Maybe that was because he seemed so clearly to be going to waste himself. Maybe he wasn't settled at home yet, but it seemed he was just there, just doing whatever he needed to do, which I guessed was the way he had been and done in the army. By then, of course, I knew about the Rosebud girls. One reason nobody could be nothing to you in Port William in those days was that you couldn't help knowing at least something about everybody. I was a little older than Nathan—two years, a long time when you are young—and maybe I felt sort of motherly toward him. He clearly wasn't a settled man or a very happy one. Maybe it didn't occur to me that I was going to waste because
he
thought I was. What
I
thought was, “He needs a woman. He needs a woman of his own. He needs a wife.” This seemed merely what anybody would have thought, looking at Nathan as he was then. And in fact, one day when we were finishing up in the kitchen after feeding dinner to the Coulters and some others, Mrs. Feltner said, “I just don't feel like Nathan's as happy as he ought to be. What he needs is a wife.”
Nettie Banion said, “Yessum, he does. He needs to buy him some meat and bring it home!”
 
I could say he gradually assumed a sort of standing in my eyes. He had the hardiness of his father and uncle, their indifference to bad weather, and their sufferance of whatever work or difficulty had come or would come.

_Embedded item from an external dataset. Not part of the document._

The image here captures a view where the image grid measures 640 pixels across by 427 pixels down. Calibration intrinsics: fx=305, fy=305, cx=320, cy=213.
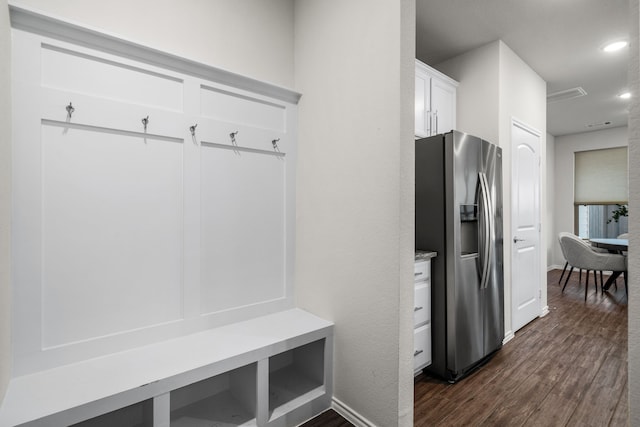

He was absolutely loyal to them. When they were at work, he was. He was a fine hand. I knew that Mr. Feltner respected him. And young as he was, he clearly had a love of farming that was his own. He was quiet, he never put himself forward, but he was
there.
You couldn't not notice him. And just as slowly as he became a presence to me, I became aware that I was present to him. I knew it by the way he was looking at me.
Nathan was a beautiful man. In my heart and memory he will always be beautiful, but in those days nobody could have missed it. In his quietness and in other ways, he took after his father, but in his looks he
resembled Burley. Looking at Nathan, you could imagine how Burley had looked as a young man. He wasn't overly tall, but he was broadshouldered and strongly made without looking in any way thick. He was as clean cut as a sapling. He wore his clothes and ate and drank in a way that told you he would be offended by anything slovenly.
But his best beauty was in his face, mostly in his eyes. From the time I was first aware of him, I never caught him sneaking a look. He looked at you with a look that was entirely direct, entirely clear. His look said, “Here I am, as I am, like it or not.” There was no apology in his look and no plea, but there was purpose. When he began to look at me with purpose, I felt myself beginning to change. It was not a look a woman would want to look back at unless she was ready to take off her clothes. I was aware of that look a long time before I was ready to look back. I knew that when I did I would be a goner. We both would be. We would be given over to a time that would be ours together, and we could not know what it would be.
When I finally did look back at him, it was lovely beyond the telling of this world, and it was almost terrible. After that, we were going into the dark. We understood, and we were scared, and I wanted nothing more than to go into the dark with him.